Airlines and trains are reportedly showing heavy loads of people leaving Mumbai, and airlines are putting up more flights. The water crises is a financial bonanza for airlines and hotels in the short term, but the chairman of one airline said in a press conference that in the long term such a crisis will drastically reduce the amount of traffic in Mumbai.

The US government yesterday issued a travel warning to it’s citizens in Mumbai, and are reportedly moving staff to their other consulates within the country till the water crisis eases out.

Citizen groups are co operating with the police and the State Government. The biggest fear is that sectarian violence will break out as local political parties step up their call for a ban of entry of people to Mumbai. The State Government has appealed for calm and said any panic will only make matters worse. They are promising to repair the pipelines that have been damaged. Reports are coming through that some of the pipelines were deliberately damaged by the water mafia to create the shortage.

In the meantime the Army has been called in to ensure that water tankers get through to Hospitals and other essential services, but there have been reports that some of that water has been diverted to the houses of ministers.

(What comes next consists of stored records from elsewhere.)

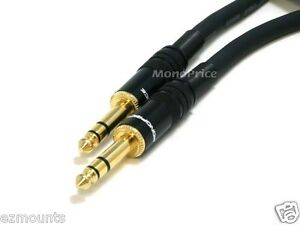 Balanced cable for guitar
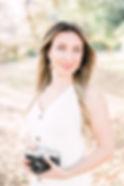 Second-photographer-Kristina-photo-myrtl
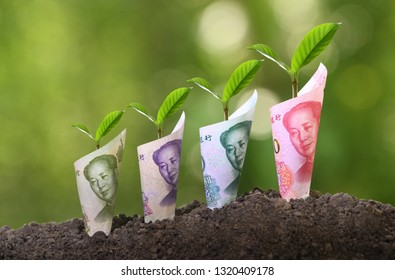 Image of China Yuan banknotes with plant growing on top for business, saving, growth, economic concept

Just 5 days into the Water Crisis, and people of Mumbai are living in fear. And in thirst. NGO groups are angry, saying they have been warning of this crisis for a long time. Mr Debankar Rao of the Dekho foundation says that if the recommendations of the Infrastructure Committee had been implemented, this crisis could have been averted :

a. Better Water Management, with 30% of Water wasted in leakages etc, and stopping the nexus between the municipal corporations and the water mafia.

b. More equitable distribution of water through a steep rise in water charges beyond certain levels of consumption.

c. Creating employment and education opportunities in rural areas through implementation of the Broadband Connectivity Policy, in order to stem the pressure on population in Mumbai.